◆ Your task:
Find each line below that includes "show", then copy it.

◆ Material provided:
******
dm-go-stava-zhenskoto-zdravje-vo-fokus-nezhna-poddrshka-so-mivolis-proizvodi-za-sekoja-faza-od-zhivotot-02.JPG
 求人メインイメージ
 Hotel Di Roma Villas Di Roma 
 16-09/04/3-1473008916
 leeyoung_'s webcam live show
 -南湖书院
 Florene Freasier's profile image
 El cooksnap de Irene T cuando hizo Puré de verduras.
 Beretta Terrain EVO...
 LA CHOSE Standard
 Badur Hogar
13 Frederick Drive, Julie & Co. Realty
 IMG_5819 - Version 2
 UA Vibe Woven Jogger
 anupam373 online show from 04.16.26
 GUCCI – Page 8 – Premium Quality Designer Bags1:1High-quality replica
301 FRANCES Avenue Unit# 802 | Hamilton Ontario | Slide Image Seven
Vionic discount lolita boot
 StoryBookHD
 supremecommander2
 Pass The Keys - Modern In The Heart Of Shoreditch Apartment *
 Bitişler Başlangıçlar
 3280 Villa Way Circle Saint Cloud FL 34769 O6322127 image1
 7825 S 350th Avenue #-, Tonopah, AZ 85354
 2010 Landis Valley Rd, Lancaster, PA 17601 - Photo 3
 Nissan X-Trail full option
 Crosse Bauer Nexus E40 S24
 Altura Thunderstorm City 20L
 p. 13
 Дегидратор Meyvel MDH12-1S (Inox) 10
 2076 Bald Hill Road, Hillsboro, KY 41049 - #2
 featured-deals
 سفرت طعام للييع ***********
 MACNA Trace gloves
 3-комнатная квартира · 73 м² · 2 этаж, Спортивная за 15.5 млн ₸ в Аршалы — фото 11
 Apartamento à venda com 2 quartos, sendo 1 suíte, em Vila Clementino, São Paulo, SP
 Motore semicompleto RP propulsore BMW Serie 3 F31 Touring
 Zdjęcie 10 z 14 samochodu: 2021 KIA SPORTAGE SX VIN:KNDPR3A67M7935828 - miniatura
******
◆ Response to the task:
 leeyoung_'s webcam live show
 anupam373 online show from 04.16.26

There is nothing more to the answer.